__Document__.
<<<<

HARVEY MILLER, 1935 - 2019
‘Humble Harve,’ former KHJ-AM ‘Boss Radio’ DJ
He had recently battled diabetes and cellulitis, she said, and he had been in hospice care when he died.
Although Miller held stints with at least 19 stations throughout his life, he made his biggest mark at KHJ-AM (930) in Los Angeles during the peak of its “Boss Radio” format that changed the sound and content of pop radio in the 1960s.
Miller held nighttime slots, first from 6 to 9 and then the 9-to-midnight posts, at the game-changing station, which also featured such L.A. radio luminaries as Robert W. Morgan, the Real Don Steele, Charlie Tuna, Sam Riddle, Bobby Tripp and Johnny Mitchell.
“When the music was hot, so were we,” Miller told The Times in 2003. “We were right in the midst of the hottest place in the world, musically. This was the center of everything — all the recording studios were going 24 hours a day. We were right in the center of all that energy.”
Director Quentin Tarantino included Humble Harve as a character in his latest film, “Once Upon a Time in Hollywood,” set in 1969.
Miller’s role at KHJ ended abruptly in May 1971, however, when he shot his wife during an argument at their Hollywood home, fled the scene and remained in hiding for nearly two weeks until he turned himself in. At that time, he had shaved off his signature dark mustache and goatee and had dyed his hair red.
Though he initially pleaded not guilty, he changed his plea to guilty of second-degree murder. His lawyer argued successfully that Miller’s wife, Mary Gladys Miller, pulled a gun on him, and as he tried to take it from her, the gun discharged, firing a single shot to her chest.
In sentencing Miller three months after he surrendered to authorities, L.A. County Superior Court Judge Arthur L. Alarcon gave him five years to life, pronouncing the killing a “situational crime” that could not reoccur, and recommended he be considered for parole in 3
Ultimately, Miller served about three years, Serena Miller said, after earning credits for good behavior while incarcerated at the California Institution for Men in Chino. While in prison, he taught radio skills to other inmates and recorded materials for use by the blind.
“He did his time, he paid his debt to society, and he let sleeping dogs lie,” longtime friend and fellow DJ Brian Roberts said Wednesday.
Upon his release, he joined fledgling pop radio station KIQQ-FM (100.3), based in Barstow and colloquially known as K-100. The station was operated at the time by pioneering radio programmer Bill Drake, who had co-created the Boss Radio format and brought Miller to the stable of KHJ “Boss Jocks” in 1967.
Miller returned to L.A. radio proper in 1974 with a show on KKDJ-FM (102.7), the predecessor to radio powerhouse KIIS-FM, the call letters used beginning in 1976. Subsequently he did shows on KUTE-FM (101.9), KRLA-AM (1110) and KRTH-FM (101.1) among many other stations, and also spent time with the Westwood One radio syndication firm.

>>>>

__Items__.
<<<<

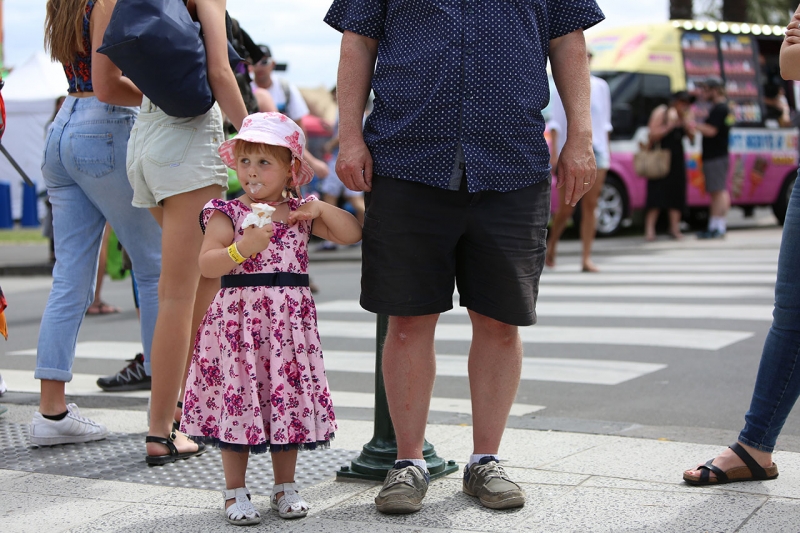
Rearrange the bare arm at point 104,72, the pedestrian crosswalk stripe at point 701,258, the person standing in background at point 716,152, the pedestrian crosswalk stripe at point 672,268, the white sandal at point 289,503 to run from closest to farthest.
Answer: the white sandal at point 289,503
the bare arm at point 104,72
the pedestrian crosswalk stripe at point 672,268
the pedestrian crosswalk stripe at point 701,258
the person standing in background at point 716,152

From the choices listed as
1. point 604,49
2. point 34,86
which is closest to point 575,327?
point 604,49

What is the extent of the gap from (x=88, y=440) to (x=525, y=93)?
223 centimetres

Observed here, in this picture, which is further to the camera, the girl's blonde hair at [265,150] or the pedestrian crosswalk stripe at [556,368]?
the pedestrian crosswalk stripe at [556,368]

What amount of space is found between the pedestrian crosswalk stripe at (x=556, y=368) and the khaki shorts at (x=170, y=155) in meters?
2.47

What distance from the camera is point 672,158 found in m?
14.9

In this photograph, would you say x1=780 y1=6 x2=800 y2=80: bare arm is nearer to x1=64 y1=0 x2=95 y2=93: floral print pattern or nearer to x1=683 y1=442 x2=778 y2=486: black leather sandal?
x1=683 y1=442 x2=778 y2=486: black leather sandal

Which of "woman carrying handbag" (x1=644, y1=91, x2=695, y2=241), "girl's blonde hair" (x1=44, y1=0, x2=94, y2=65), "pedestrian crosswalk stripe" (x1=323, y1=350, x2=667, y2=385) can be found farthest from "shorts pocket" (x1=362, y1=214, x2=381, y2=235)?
"woman carrying handbag" (x1=644, y1=91, x2=695, y2=241)

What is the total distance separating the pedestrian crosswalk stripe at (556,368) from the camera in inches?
223

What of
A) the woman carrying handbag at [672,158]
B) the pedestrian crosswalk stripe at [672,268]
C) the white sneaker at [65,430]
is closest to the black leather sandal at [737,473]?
the white sneaker at [65,430]

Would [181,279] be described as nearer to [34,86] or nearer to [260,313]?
[260,313]

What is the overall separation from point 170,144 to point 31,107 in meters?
18.8

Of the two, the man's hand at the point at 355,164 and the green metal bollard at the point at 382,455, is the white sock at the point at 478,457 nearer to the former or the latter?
the green metal bollard at the point at 382,455

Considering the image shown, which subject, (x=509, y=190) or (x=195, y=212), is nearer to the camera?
(x=509, y=190)

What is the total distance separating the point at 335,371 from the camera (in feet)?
19.9
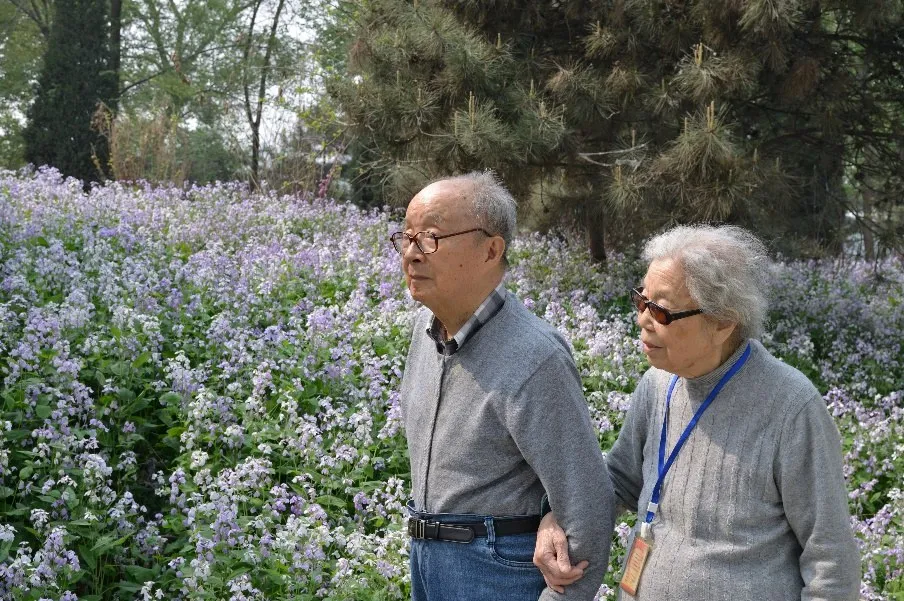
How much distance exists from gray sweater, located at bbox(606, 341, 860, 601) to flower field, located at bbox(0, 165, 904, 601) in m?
1.49

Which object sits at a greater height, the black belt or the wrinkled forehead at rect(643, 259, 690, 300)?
the wrinkled forehead at rect(643, 259, 690, 300)

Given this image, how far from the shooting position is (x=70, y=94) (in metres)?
19.2

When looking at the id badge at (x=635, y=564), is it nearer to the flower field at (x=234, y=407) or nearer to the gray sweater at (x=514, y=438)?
the gray sweater at (x=514, y=438)

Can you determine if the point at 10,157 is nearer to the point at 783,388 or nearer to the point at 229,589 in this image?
the point at 229,589

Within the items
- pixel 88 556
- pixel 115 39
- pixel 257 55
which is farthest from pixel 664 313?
pixel 257 55

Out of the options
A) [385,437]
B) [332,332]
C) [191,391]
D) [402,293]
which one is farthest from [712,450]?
[402,293]

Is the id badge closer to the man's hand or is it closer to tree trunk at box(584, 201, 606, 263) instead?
the man's hand

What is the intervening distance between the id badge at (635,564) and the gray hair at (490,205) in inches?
29.1

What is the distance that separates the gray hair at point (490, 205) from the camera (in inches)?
88.3

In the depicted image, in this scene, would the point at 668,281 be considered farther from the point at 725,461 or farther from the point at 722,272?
the point at 725,461

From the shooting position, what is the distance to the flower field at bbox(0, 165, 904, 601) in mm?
3557

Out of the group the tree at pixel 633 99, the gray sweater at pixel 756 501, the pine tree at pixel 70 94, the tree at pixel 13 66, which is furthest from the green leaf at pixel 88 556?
the tree at pixel 13 66

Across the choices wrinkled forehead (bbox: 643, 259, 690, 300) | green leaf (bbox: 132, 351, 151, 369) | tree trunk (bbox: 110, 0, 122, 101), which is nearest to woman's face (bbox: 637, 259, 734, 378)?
wrinkled forehead (bbox: 643, 259, 690, 300)

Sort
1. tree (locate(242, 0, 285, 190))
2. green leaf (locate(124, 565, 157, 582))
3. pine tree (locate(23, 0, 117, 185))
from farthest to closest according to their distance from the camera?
tree (locate(242, 0, 285, 190)) < pine tree (locate(23, 0, 117, 185)) < green leaf (locate(124, 565, 157, 582))
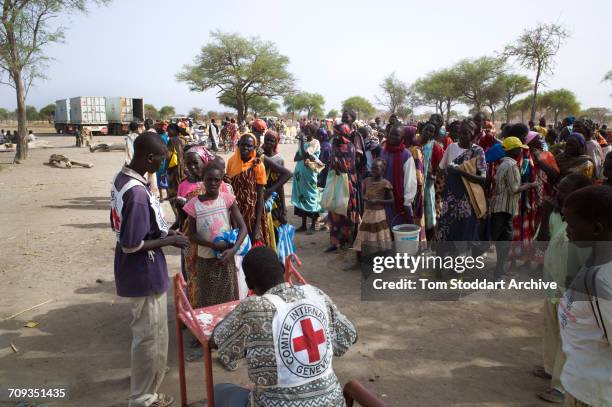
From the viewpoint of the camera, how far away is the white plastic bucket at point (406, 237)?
563 cm

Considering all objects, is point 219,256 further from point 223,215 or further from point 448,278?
point 448,278

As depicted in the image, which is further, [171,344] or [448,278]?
[448,278]

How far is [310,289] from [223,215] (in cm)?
185

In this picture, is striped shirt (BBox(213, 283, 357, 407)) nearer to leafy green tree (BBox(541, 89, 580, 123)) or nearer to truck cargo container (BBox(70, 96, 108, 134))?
truck cargo container (BBox(70, 96, 108, 134))

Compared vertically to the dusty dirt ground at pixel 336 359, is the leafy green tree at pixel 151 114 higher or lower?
higher

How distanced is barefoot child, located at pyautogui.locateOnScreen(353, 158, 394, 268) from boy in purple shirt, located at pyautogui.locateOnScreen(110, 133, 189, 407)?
3.11 meters

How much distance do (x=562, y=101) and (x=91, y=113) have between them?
4162 cm

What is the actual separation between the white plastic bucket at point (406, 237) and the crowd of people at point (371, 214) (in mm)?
113

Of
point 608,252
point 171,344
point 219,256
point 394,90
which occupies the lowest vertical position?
point 171,344

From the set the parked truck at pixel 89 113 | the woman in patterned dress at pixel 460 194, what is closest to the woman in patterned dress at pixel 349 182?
the woman in patterned dress at pixel 460 194

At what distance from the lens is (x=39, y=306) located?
5.03m

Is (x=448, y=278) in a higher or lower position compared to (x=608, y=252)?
lower

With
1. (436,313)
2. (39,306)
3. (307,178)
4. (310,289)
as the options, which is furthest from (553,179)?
(39,306)

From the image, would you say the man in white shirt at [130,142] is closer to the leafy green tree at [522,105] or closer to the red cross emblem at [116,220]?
the red cross emblem at [116,220]
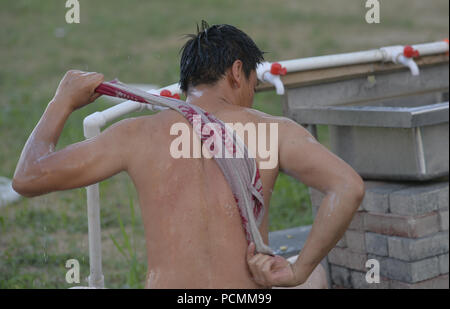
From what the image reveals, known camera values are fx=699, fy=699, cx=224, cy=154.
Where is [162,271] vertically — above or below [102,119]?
below

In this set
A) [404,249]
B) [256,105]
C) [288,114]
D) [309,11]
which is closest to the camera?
[404,249]

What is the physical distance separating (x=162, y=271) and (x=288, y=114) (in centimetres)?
229

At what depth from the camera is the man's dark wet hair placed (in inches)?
102

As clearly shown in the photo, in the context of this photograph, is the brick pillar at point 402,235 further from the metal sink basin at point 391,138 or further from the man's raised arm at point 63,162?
the man's raised arm at point 63,162

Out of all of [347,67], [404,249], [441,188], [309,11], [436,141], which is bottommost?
[404,249]

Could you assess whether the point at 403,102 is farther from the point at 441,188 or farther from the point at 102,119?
the point at 102,119

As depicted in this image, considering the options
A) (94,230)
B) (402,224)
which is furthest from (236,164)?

>>>>

__What to work on__.
1 – Duplicate the passage of the article on Harvey Miller, starting with "Although Miller held" and going on through "and Johnny Mitchell.".
2 – Write the next part of the article on disc jockey Harvey Miller, picking up after its final sentence.

__Set of answers__.
1 –
Although Miller held stints with at least 19 stations throughout his life, he made his biggest mark at KHJ-AM (930) in Los Angeles during the peak of its “Boss Radio” format that changed the sound and content of pop radio in the 1960s.
Miller held nighttime slots, first from 6 to 9 and then the 9-to-midnight posts, at the game-changing station, which also featured such L.A. radio luminaries as Robert W. Morgan, the Real Don Steele, Charlie Tuna, Sam Riddle, Bobby Tripp and Johnny Mitchell.

2 –
Harvey Miller was born May 26, 1935, in Philadelphia. After working briefly in the record business in promotion, he began what would be a long career in radio in 1958, landing his first job in that field at WAAT-AM in Trenton, N.J. He soon moved to Top 40 station WIBG-AM in Philadelphia, where he worked from 1958 to 1962.
After moving to Los Angeles in 1965, he was hired at KBLA-AM (1580), a tiny station in Burbank, where he nonetheless was soon noticed by the powers that be at L.A. radio’s heavier hitters, leading to his jump to KHJ starting Feb. 1, 1967.
With the Boss Radio format that had been introduced two years earlier — which cut DJ chatter and narrowed playlists from the standard Top 40 to their heavily promoted “Boss 30” — KHJ surpassed longtime ratings champ KRLA and assumed the leadership role among music fans at the time.
“I realized my greatest achievement of a 21.0 share doing 6 p.m. to 9 p.m.,” Miller once told an interviewer, underscoring that rating was “21.0” and not “2.1,” the latter more typical of individual radio show ratings today.
During a teen fair at the Hollywood Palladium during that golden era of AM rock radio, listeners were asked to identify the biggest influences in their lives.
“The order was: God, disc jockeys, then parents,” Robert W. Morgan recalled years later.
The importance of such AM stations in the careers of musicians was hard to overestimate.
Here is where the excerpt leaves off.